Even so, WikiLeaks’ acts in relation to the cables give the free speech community whiplash. On the one hand, there is no doubt that the vast majority of this information was of public interest — to many publics and in many ways, including the quintessential rationale for journalistic leaks, whistleblowing. If Julian Assange could be prosecuted in the US under the Espionage Act for mere publication, so could any major media enterprise or human rights group, a tremendous blow to freedom of expression and the right to information in a jurisdiction that often leads in protecting these rights. On the other, many human rights activists are disturbed at the willingness of WikiLeaks to further expose individuals to reprisal in the name of freedom of information. A bright line in values had been crossed.
WikiLeaks had taken a different approach with the US diplomatic cables than it had with the Afghanistan war logs, pacing its releases, redacting more carefully, and soliciting input on risks, even from the US government. This made its unredacted dump the more surprising. The publication of the raw cables by others did not absolve Wikileaks of responsibility in its own publication. By providing additional publicity and an implicit authentication, it may have added to tangible risks, but just as important, it undercut its own claim to concern for protection of individuals from abuse. The function of alerting persons who might be named in the cables could have been performed much earlier, and in ways that publicly acknowledged the wide dissemination of the cables by early 2011. And by the time Wikileaks published, the more debatable function of providing unredacted access to the global public was underway at other websites.
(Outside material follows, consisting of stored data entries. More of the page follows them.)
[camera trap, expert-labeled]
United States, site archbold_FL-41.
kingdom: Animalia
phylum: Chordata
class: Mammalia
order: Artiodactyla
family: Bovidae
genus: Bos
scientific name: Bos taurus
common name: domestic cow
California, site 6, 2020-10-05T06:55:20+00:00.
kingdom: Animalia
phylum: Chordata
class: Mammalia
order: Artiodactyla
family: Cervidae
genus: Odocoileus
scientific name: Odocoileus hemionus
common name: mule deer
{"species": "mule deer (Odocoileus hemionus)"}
What lessons should publishers draw? The first is that it is hard to keep confidential information secret, and this is as much a human as a technical problem. Information not only “wants to be free,” as Stewart Brand noted it also has value, and people want to trade it. Digital information is especially easy to amass and pass in the internet age, and large data leaks are likely to proliferate.
Next, large data sets are hard to handle responsibly. They require large resources to review, analyze and redact, as my organisation, Human Rights Watch, has discovered when it secured troves in Kurdistan, Chad and Libya. WikiLeaks appropriately went to major newspapers that could muster the resources to handle it well. Yet it is governments and intelligence services that have the most resources to analyze and mine large data sets (and correlate information to other intelligence), making it all the more important for those who publish whistleblowing to try to protect individuals at risk.
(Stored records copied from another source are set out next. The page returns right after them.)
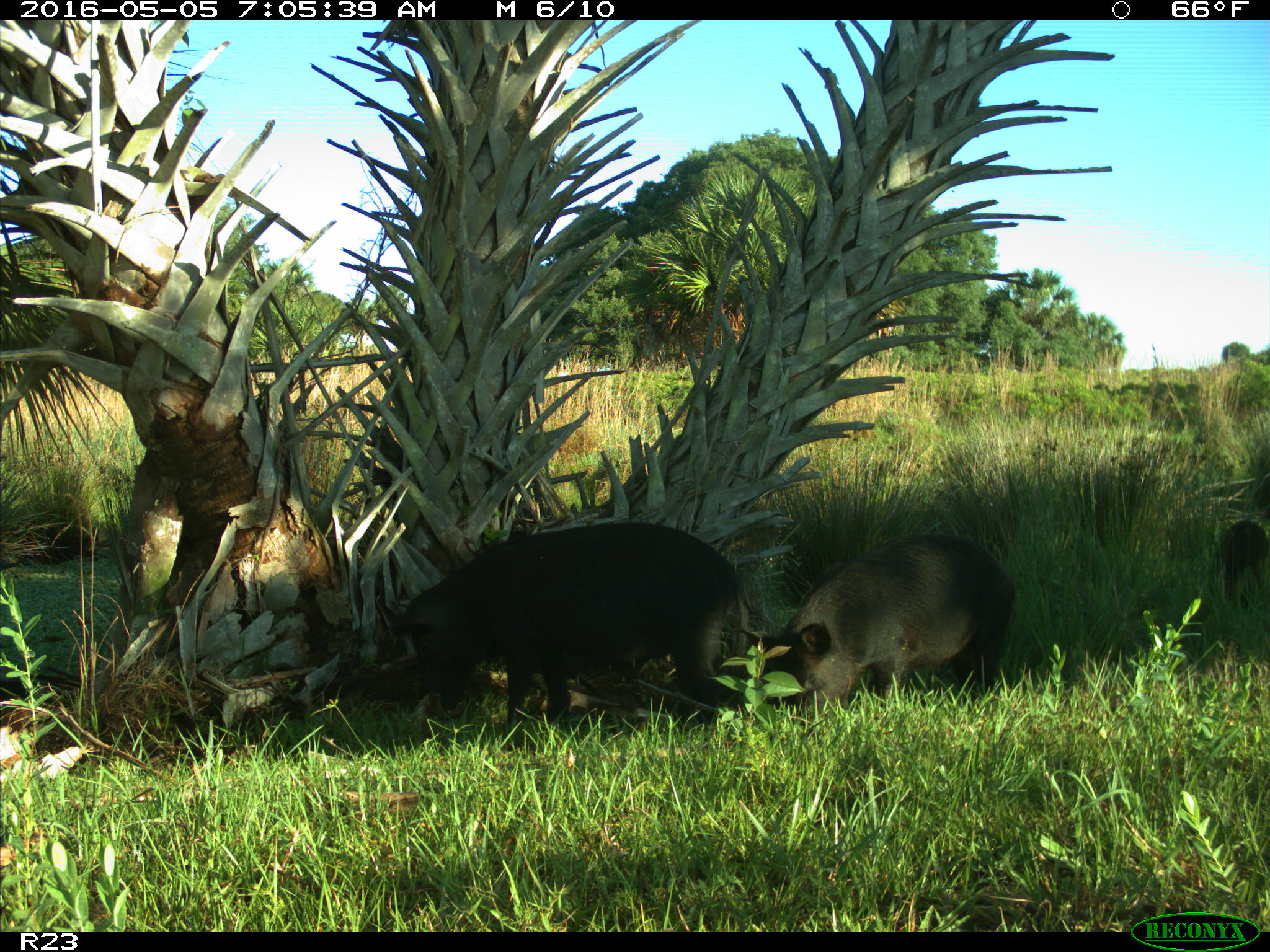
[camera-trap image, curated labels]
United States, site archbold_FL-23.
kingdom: Animalia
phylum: Chordata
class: Mammalia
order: Artiodactyla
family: Suidae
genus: Sus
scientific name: Sus scrofa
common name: wild boar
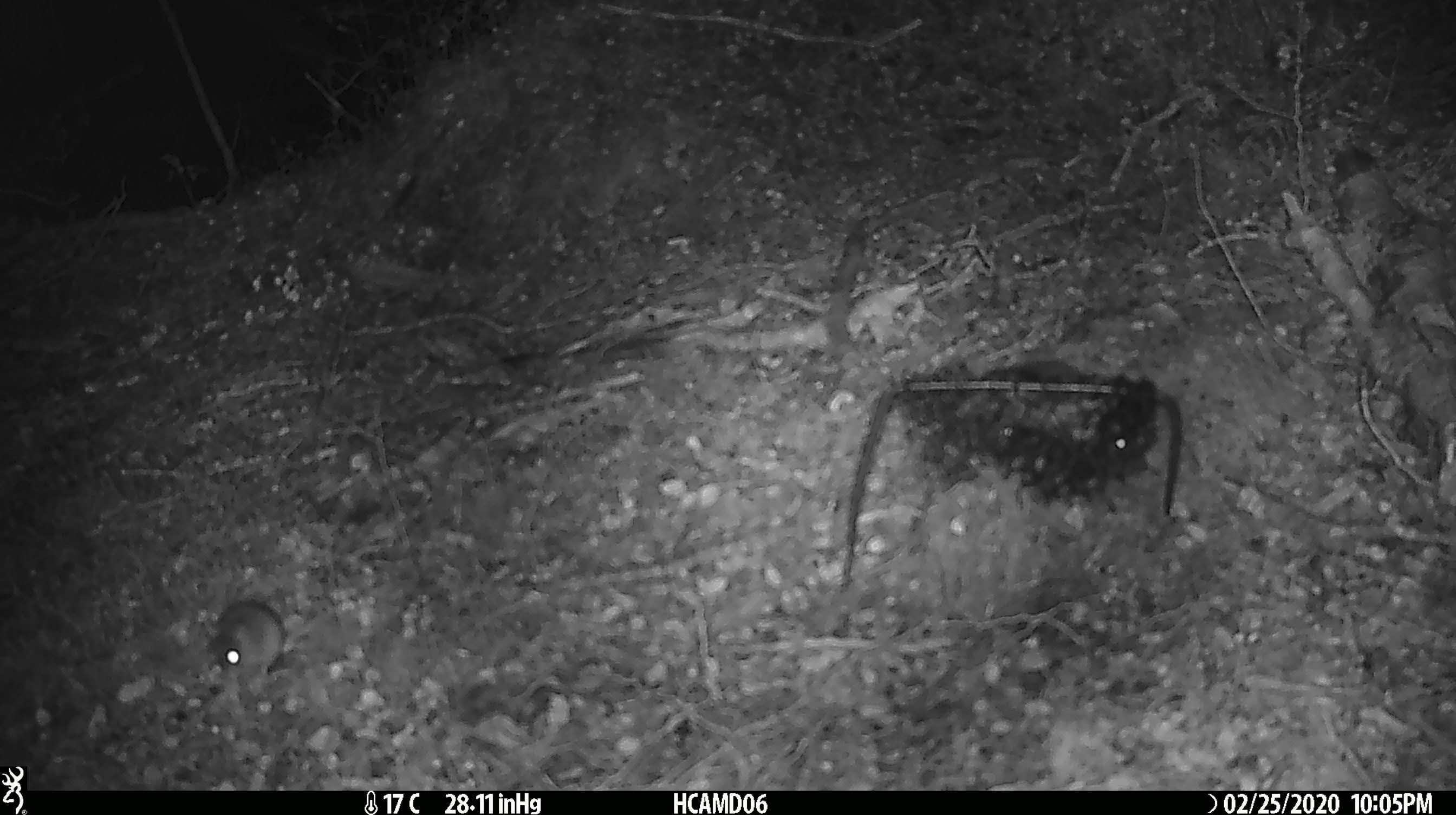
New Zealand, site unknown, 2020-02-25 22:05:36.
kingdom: Animalia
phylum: Chordata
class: Mammalia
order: Rodentia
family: Muridae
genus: Mus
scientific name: Mus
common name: mouse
Not everything is worth the effort of publishing in a responsible way. Newspapers know this, because they have to pay for newsprint. But there is a moral economy as well, where the more attenuated the public’s interest, the more other values and goals might weigh against exposure. Most researching professions, to ensure their moral legitimacy, aim not only to increase knowledge but to protect human security, privacy, and dignity. Sometimes preserving rather than uploading can be a reasonable alternative.
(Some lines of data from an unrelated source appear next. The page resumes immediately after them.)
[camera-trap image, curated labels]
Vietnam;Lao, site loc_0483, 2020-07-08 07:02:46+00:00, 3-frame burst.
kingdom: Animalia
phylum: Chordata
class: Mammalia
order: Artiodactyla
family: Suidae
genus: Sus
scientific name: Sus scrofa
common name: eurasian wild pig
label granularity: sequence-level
Finally, we should strive to create a culture of ethical transparency, because without an ethical underpinning, it will be difficult to resist growing efforts to tighten up laws that punish leaks. Part of that is cultivating some modesty about our ability to fortell the full consequences of either exposure or concealment, and a willingness to be responsible for decisions either way.
Dinah Pokempner is General Counsel of Human Rights Watch.